I used to be the Clark Griswold of Christmas. I decorated every room in the house. I put ribbons, bows and labels on gifts. One year each member of the family had their own individual wrapping paper. I was the hostess with the mostess, a caterer could not put on a better meal. I knew exactly what I was getting everyone and planned out the holiday season to the moment. Each gift was chosen with thought and care. There was a time when I would shop throughout the year and remember where I put the gifts.
Over the years I thought I was outgrowing the Christmas magic. I thought I was just getting old. I blamed the freaking Elf for taking the joy out of Christmas and making it a torturous job. I remember thinking children were supposed enhance the magic of the season, not kill it. I then thought it wasn’t the girl’s fault, I was just O-L-D.

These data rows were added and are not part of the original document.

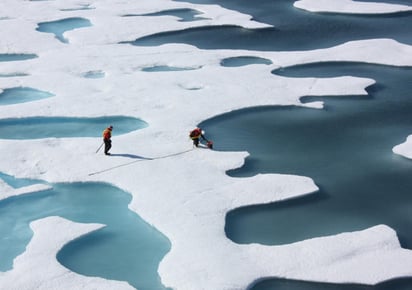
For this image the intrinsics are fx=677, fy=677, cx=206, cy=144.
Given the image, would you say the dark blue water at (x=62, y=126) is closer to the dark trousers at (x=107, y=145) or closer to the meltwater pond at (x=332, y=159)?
the dark trousers at (x=107, y=145)

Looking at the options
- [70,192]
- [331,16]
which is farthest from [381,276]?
[331,16]

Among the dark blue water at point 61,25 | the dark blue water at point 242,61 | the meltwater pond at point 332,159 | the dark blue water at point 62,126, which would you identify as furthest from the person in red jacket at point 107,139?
the dark blue water at point 61,25

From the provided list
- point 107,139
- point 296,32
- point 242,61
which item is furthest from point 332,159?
point 296,32

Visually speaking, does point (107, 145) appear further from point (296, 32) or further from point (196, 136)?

It occurred to me this year, not to blame her, that the Christmas season changed the year Bridget was born.
A Thanksgiving baby, I had done most of the gift shopping before she was born. This would later prove proactive, as she was hospitalized into the NICU four days after birth. She would be either in the emergency room or Children’s Hospital frequently throughout that December. Bridget and I missed Christmas that year. Her sister and father went to the festivities, but she was too ill to be exposed to any possible sneeze. The first year predicted a theme that would continue throughout the years. Bridget was not always hospitalized, but she made sure that I would worry the holiday was in jeopardy.
There have been years when the only decoration in our home was the tree and stockings. Yet the house, our home, has always been filled with love and with laughter and a lot of people who (thankfully) share our lives.
Every year, including this one, I have struggled with knowing that Christmas overwhelms Bridget. She does her best, but the idea of opening presents can stymie her. Buying her gifts put me in a state of paralysis. What she “needs” throughout the year, we purchase because she tends to need it NOW. There is nothing she “wants”, the child doesn’t play. When Grandparents, aunts/uncles and family members ask what they can get her for Christmas (or her birthday) I struggle then offer one of the few things I have thought of (this year it was a bathing suit).
I realized as I wrote this (and deliberately published after the holiday) that the Christmas has changed for me, but in a good way. I did decorate this year. I purchased gifts (for everyone but Bridget) but put thought into each one. For the first time in a long time it was quality over quantity. I rejoiced over killing the Elf and not having to worry about Santa. I planned a fantastic weekend for our extended family, and accepted their help in executing the festivities. I relaxed and planned to enjoy an extended long weekend (thanks to a gracious boss and co-worker).
Christmas this year will be perfectly imperfect. We will have gifts, not perfectly wrapped or with gift tags. We do, however, have a Sharpie marker.
My children are home and healthy (there was a concern there). My husband is off-duty. My favorite nephew is home on leave and my other favorite nephew will be here too, not for a few hours but a few days. My house will be overflowing with family and friends. I know in my heart of heart they are coming not for the Yankee Swap but because together we are a village.
I love my villagers and their willingness to celebrate the imperfect with me.
I guess I am still pulling a Clark, but I’m okay with that.